Спустившись вниз, Данила Романович зашел в столовую и увидел на столе несколько бутербродов и чайник, накрытый полотенцем. «Позаботилась дочка, — подумал с нежностью старик. — Хорошо-то как! Тишина, покой, свобода. Вот так бы пожить хоть бы с месяц, а? Да куда там! Надо на международную конференцию, надо в свою клинику, надо, надо, надо — бесконечно, непрерывно».
Несколько часов кряду Колокольников в госпитальной библиотеке рылся в грудах журналов, информационных бюллетенях, научных публикациях советских и зарубежных ученых, но материалов об экспериментальных течениях и направлениях лечения нервных отклонений почти не было. Вот разве что парасомнический подход… Женя Дарченко когда-то проявляла к этому интерес. А что, если он, профессор, в свое время не разобрался в поисках Дарченко? Если эта девица чего-нибудь достигла? А она ведь упрямая! Заставила его проштудировать ее работу. Он же дал положительный отзыв. Та часть ее диссертации, в которой разрабатывалась идея синхронности физиологических и духовных факторов, и та, где она вела поиск в направлении, обозначающем принцип: подобное лечится подобным, — были страстным поиском, хотя, казалось, ведущим в тупик. Но когда это было! Вечность прошла с тех пор, многое, тогда сомнительное, теперь обрело право на жизнь, на самостоятельное существование, и, возможно, Дарченко имеет уже практику. Да, надо все-таки связаться с нею.
Библиотекарь — худенькая девочка с боязливыми глазами и с острым веснушчатым носиком — сидела в своем уголке не шевелясь, словно мышка. И когда профессор попросил позвать Криницкого, она подхватилась, как бабочка, и бесшумно вылетела из библиотеки. Через минуту появился Гордей Михайлович.

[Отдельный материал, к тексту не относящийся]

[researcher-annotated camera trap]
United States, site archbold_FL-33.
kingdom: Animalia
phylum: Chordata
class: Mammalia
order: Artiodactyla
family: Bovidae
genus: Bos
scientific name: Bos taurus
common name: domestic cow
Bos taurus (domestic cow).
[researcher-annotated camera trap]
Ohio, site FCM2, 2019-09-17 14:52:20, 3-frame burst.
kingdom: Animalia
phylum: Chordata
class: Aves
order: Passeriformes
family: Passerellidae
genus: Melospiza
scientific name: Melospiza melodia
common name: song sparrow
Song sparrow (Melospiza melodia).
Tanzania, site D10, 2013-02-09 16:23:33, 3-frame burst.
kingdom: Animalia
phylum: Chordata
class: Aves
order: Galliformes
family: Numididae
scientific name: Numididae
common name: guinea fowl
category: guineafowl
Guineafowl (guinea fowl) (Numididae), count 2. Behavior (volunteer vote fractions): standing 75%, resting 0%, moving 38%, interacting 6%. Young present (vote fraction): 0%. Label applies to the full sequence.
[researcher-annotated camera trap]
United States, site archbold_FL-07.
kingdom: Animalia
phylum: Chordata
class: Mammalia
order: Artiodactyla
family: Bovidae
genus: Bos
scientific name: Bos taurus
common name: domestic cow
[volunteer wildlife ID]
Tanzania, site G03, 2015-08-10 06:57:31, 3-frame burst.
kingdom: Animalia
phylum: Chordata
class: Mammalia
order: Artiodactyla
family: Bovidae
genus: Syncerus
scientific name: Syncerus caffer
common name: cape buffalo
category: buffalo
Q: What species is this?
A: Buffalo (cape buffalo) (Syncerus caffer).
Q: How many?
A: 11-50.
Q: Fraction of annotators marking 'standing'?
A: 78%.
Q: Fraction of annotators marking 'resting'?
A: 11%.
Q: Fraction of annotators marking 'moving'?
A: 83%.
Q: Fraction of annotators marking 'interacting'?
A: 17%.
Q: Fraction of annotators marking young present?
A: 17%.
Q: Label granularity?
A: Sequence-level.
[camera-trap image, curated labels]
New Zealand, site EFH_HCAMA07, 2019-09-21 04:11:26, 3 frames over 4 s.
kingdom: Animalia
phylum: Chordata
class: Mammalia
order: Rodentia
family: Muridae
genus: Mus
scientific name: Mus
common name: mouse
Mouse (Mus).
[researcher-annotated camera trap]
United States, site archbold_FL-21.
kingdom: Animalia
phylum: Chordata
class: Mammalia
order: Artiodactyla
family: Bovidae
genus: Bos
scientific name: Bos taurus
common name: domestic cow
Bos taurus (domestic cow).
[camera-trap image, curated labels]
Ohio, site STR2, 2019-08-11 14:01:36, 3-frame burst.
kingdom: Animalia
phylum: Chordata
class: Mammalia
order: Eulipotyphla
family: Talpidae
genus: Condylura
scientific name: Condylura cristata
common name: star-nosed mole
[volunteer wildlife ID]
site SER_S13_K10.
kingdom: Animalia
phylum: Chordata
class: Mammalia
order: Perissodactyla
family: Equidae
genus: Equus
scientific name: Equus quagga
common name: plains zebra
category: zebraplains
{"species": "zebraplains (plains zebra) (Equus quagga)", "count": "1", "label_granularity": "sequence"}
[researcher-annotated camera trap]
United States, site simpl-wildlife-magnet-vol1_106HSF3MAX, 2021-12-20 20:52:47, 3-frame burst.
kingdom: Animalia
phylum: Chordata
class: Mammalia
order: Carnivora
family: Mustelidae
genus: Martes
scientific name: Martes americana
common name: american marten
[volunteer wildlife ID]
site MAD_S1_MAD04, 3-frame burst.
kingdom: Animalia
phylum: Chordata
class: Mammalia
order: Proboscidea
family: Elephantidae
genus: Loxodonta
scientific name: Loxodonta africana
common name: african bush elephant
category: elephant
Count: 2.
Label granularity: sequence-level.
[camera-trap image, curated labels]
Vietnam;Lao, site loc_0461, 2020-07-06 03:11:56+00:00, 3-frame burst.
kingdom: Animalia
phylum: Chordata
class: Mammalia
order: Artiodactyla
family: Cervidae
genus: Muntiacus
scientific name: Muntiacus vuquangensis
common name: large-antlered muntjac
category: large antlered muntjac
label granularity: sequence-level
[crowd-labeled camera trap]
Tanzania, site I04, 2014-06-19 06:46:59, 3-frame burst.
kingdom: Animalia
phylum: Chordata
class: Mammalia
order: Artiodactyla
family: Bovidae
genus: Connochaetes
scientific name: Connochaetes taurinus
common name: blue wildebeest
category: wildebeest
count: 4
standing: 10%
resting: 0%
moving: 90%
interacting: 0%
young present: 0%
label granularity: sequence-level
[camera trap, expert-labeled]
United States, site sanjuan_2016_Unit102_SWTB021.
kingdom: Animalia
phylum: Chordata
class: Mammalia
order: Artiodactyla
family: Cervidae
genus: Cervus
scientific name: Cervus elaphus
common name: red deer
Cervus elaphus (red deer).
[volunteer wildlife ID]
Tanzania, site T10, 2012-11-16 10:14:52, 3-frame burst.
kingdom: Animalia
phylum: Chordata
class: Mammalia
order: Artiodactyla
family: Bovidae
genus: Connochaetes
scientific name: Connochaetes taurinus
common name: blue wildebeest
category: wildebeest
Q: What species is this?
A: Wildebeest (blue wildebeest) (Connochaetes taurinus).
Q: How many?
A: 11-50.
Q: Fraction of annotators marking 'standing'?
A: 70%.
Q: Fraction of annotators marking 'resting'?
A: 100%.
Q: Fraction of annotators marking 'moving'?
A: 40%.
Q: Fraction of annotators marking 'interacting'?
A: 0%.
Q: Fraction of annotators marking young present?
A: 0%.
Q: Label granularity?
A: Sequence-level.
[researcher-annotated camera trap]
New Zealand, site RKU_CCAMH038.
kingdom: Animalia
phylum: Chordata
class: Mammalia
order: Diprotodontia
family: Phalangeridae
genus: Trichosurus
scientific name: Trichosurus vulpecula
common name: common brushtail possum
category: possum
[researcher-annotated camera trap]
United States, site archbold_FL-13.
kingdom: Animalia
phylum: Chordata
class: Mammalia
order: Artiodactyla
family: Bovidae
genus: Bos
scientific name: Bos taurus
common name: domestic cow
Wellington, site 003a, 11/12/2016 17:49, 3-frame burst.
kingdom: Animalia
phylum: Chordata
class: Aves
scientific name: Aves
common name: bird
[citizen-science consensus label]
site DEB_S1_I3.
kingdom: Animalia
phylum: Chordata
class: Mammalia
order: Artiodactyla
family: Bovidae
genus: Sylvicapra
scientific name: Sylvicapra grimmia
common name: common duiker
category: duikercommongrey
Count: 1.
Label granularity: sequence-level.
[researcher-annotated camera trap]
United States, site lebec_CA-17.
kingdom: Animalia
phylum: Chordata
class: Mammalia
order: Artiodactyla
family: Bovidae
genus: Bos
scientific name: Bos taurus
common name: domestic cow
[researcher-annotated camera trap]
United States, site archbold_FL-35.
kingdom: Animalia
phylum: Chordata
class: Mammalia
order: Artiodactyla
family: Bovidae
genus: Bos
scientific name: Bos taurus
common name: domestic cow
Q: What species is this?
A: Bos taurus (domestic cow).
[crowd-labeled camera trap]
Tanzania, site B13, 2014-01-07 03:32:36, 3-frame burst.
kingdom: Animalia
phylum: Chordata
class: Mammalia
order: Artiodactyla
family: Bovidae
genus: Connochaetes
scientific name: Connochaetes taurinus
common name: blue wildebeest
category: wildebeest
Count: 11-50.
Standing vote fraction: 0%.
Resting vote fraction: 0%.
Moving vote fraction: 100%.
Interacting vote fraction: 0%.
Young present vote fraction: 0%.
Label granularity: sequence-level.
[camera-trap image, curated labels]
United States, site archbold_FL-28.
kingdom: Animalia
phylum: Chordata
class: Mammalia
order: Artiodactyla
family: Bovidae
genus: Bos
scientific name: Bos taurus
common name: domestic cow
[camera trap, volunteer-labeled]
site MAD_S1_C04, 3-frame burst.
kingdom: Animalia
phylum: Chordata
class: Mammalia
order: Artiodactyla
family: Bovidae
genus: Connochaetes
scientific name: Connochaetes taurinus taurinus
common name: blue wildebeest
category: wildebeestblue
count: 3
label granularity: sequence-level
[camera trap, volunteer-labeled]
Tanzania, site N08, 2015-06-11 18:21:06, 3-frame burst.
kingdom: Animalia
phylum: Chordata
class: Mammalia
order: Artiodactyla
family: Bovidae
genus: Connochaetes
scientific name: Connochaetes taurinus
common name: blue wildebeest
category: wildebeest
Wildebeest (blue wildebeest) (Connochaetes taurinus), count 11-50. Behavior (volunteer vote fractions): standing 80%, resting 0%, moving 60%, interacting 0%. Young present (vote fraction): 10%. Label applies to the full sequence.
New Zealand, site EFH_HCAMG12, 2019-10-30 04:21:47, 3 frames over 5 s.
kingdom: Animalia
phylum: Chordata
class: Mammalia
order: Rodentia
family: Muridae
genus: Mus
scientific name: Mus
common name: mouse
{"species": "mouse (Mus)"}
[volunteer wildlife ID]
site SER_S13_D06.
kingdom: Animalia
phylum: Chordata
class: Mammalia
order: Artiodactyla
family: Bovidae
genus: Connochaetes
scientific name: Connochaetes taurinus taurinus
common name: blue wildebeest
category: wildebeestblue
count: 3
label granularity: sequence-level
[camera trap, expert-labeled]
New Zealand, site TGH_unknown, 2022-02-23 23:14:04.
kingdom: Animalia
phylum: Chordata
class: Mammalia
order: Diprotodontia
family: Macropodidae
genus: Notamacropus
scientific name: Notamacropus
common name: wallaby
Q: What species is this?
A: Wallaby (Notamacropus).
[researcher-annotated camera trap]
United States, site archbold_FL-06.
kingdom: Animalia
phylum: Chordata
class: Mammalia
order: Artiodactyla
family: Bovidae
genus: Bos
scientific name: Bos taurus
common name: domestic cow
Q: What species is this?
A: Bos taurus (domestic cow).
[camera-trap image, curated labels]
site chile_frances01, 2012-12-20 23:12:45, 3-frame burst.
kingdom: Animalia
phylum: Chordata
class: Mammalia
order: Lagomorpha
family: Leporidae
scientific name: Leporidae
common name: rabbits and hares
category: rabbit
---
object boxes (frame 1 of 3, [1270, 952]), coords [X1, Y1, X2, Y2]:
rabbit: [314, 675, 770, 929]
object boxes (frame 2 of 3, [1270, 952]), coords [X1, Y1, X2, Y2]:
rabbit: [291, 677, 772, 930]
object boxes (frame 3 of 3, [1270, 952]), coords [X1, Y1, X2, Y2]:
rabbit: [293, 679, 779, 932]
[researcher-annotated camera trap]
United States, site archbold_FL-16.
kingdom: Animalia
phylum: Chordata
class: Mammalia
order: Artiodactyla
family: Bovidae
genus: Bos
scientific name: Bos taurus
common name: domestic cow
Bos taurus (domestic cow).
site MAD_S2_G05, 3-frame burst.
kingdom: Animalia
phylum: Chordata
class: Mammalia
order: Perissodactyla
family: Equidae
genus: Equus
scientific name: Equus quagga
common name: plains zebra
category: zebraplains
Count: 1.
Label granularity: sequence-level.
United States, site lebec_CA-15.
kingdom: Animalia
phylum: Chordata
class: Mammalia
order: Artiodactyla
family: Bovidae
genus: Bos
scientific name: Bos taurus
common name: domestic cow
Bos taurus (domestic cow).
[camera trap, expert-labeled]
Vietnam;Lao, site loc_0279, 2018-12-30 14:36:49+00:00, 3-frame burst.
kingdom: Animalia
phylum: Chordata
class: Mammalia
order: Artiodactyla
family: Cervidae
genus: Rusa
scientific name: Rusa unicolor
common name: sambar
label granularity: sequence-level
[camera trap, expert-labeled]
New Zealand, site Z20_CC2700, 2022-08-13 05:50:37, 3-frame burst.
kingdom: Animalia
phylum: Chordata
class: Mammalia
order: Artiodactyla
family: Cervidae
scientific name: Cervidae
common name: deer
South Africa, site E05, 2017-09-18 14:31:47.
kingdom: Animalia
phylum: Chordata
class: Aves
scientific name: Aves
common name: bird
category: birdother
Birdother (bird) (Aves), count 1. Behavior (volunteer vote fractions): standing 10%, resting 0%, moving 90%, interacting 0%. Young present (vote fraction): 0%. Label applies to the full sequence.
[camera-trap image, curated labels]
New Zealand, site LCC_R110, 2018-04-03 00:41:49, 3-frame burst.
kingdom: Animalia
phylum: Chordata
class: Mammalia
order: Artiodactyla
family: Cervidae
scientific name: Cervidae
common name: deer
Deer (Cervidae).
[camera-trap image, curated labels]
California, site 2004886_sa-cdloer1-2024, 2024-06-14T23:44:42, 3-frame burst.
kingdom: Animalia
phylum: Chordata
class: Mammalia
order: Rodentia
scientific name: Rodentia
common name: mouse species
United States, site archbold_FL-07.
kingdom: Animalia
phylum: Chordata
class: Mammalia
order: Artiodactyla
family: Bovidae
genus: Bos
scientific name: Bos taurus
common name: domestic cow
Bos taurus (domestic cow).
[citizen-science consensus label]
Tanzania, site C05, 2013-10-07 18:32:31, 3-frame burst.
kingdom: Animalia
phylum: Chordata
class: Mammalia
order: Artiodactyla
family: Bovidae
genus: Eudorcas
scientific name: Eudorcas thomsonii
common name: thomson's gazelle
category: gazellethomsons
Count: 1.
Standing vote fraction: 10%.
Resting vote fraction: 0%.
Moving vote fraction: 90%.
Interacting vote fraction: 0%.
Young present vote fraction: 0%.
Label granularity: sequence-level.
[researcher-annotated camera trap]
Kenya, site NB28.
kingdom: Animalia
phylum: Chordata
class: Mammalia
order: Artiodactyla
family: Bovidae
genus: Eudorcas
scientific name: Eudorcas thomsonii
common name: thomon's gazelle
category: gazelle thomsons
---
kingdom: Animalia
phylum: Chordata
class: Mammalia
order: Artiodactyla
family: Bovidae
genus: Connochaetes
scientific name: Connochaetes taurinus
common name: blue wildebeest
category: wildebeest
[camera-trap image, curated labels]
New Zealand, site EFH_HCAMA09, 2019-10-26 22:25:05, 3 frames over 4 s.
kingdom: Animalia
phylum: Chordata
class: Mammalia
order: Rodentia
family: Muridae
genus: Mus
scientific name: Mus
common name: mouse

— Гордей, дорогой мой, закажи Киев. Возможно, уже появилась эта добрая душа. Хочу услышать ее голосок.
Криницкий, переговорив с коммутатором, передал телефонную трубку профессору, а сам отошел в сторону.
— Это ты, Евгения Павловна? Здравствуй, милая! Ну, наверное, меня не так трудно узнать. Ну, ну, без патетики! Вспомнил и позвонил. Сколько мы не виделись? Десять лет? Ты не ошибаешься? Ай-яй-яй! За такой срок можно состариться. Ну, рассказывай о себе. Все, все, до ниточки, до ногтя. Ты теперь на даче? С друзьями? Жаль, что вынужден нарушить твое веселье.
Гордей наблюдал за Колокольниковым и удивлялся: внешне такой большой, громоздкий, тяжелый, вдруг изменился, даже, кажется, помолодел, стоял и пружинисто поднимался и опускался на носках ботинок, с легкостью смеялся, удивлялся, восхищался, словно влюбленный, восторженный молодой мужчина.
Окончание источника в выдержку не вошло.